(Data excerpts):

____________

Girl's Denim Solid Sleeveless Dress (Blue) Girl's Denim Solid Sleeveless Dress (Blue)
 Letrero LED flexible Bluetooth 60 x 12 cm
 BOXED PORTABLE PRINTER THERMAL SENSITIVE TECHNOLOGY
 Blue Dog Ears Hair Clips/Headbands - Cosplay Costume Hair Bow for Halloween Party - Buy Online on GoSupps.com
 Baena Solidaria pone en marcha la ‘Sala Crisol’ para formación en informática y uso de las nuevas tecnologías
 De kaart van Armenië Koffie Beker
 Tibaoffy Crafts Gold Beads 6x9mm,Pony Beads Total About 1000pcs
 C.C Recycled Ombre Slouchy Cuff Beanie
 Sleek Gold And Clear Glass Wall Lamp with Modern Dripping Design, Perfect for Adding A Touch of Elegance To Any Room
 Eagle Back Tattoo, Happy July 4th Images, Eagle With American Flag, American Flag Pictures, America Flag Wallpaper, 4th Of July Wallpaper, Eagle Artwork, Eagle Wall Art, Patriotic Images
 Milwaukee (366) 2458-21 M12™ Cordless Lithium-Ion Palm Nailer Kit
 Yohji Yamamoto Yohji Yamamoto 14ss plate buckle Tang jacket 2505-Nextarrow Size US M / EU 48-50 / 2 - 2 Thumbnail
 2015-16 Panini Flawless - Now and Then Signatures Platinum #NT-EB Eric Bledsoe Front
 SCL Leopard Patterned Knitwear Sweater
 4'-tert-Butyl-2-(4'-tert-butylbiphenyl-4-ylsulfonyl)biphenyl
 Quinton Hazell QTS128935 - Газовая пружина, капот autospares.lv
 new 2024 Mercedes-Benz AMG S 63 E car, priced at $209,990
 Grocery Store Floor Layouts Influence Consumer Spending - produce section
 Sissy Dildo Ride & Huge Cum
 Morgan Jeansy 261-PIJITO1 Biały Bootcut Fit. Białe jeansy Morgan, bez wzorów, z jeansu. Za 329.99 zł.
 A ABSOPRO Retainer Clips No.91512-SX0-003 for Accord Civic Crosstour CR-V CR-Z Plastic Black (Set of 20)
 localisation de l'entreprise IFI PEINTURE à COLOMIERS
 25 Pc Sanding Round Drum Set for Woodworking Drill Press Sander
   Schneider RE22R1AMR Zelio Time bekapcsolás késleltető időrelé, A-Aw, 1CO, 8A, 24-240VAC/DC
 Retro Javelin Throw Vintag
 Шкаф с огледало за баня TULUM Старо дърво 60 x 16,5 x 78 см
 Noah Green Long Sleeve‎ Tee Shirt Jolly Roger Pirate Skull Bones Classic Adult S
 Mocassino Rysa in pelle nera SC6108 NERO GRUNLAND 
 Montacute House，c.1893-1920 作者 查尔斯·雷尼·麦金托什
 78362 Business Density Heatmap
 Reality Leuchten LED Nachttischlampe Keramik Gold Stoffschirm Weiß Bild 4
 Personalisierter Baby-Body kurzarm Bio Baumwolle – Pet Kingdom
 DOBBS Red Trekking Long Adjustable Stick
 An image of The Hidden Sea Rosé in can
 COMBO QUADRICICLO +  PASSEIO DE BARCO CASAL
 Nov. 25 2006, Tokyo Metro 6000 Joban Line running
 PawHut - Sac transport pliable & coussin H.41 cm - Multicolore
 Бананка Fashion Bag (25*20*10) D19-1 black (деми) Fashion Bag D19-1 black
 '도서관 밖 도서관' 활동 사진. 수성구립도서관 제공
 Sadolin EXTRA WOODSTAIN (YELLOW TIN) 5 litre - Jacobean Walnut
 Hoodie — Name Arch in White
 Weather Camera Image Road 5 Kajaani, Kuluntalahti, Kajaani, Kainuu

____________

For every line of the entries holding the string "Long", add one to a tally; give the final figure only.

2